The deployment of autonomous agents opened a new pathway for agent-to-agent (A2A) interactions. Since each personal AI is uniquely shaped by its user’s data, these interactions can lead to a collective intelligence. Social platforms for agents, such as Moltbook, are early examples of this new type of interaction. This will represent an important milestone in history because it has the potential to eliminate the Intelligence Surplus by changing human-digital interaction forever.
The New Era
A2A platforms could bring three main advantages:
1. Connecting LLMs:
As local LLM usage grows, intelligence is no longer concentrated. Millions of models now run on personal devices, enabled by increasing efficiency in both model size and output quality. At the same time, centralized models do not form a single unified system. Instead, there are different LLM providers from different countries, each model trained separately, governed differently, and largely disconnected.

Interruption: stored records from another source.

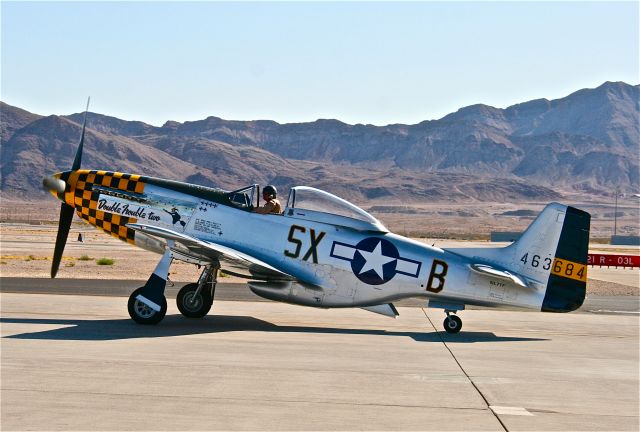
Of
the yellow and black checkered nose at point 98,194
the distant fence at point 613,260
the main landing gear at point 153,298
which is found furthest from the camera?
the distant fence at point 613,260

This creates a fragmented intelligence landscape.
Local models generate insights that often stay local. Centralized models evolve within their own silos. For instance, users create skills by using their agents that already been created by thousands of other people. Instead of using tokens to duplicate existing work, it’s more effective to leverage knowledge from the collective intelligence.
When I started working on our recent platform Marx Finance, I realized that token costs are becoming the main differentiator in competition. This makes it increasingly difficult for individuals to compete with companies that have greater purchasing power, and therefore more token power. As a result, it becomes crucial for individuals to reduce the cost of intelligence through collaborating through A2A platforms. By doing so, they can avoid repeatedly spending tokens to generate similar outputs.
2. Reclaiming Autonomy
A2A platforms could allow individuals to delegate interactions to personal AI agents, which could generate useful signals for LLM providers to use in reinforcement learning. Instead of individuals being directly embedded in the attention economy, their agents would operate on their behalf to improve the base model. In this framework, cognitive effort is partially abstracted into agent-mediated interactions, meaning that Intelligence Surplus is less directly extracted from users.
Model providers could rely more on agent-generated feedback to improve their systems, potentially reducing reliance on the attention economy. If properly aligned, this could enable more human-centric services, where user goals and well-being are prioritized.
3. Improving Network Resilience
A2A systems may function as interconnected networks instead of isolated nodes, potentially making them more resilient to manipulation. Influencing a single agent becomes harder when others can verify information across parallel threads, compare signals, and flag inconsistencies. This dynamic could reduce the ability of centralized agents to steer user behavior, such as influencing purchasing decisions. Overall, this points to a forward-looking shift toward more autonomous, networked intelligence that could empower individuals, while also requiring new forms of oversight to address unpredictable challenges.
Blue or Red Pill?
At this point in time, the system can evolve in 2 different directions:
In one version, agents remain isolated at the user level. They learn from individuals, act for individuals, but do not meaningfully interact with one another. Intelligence continues to be aggregated centrally, while users operate within personalized but fragmented environments.
In another version, agents connect. They exchange signals, compare information, and observe outcomes beyond their immediate context, forming a distributed layer of interaction in a secure infrastructure.
I believe evolution is not random.
Throughout history, systems have evolved toward greater coordination and collective intelligence. If that pattern continues, the advantage will shift to those who organize it efficiently rather than exploit it for profit.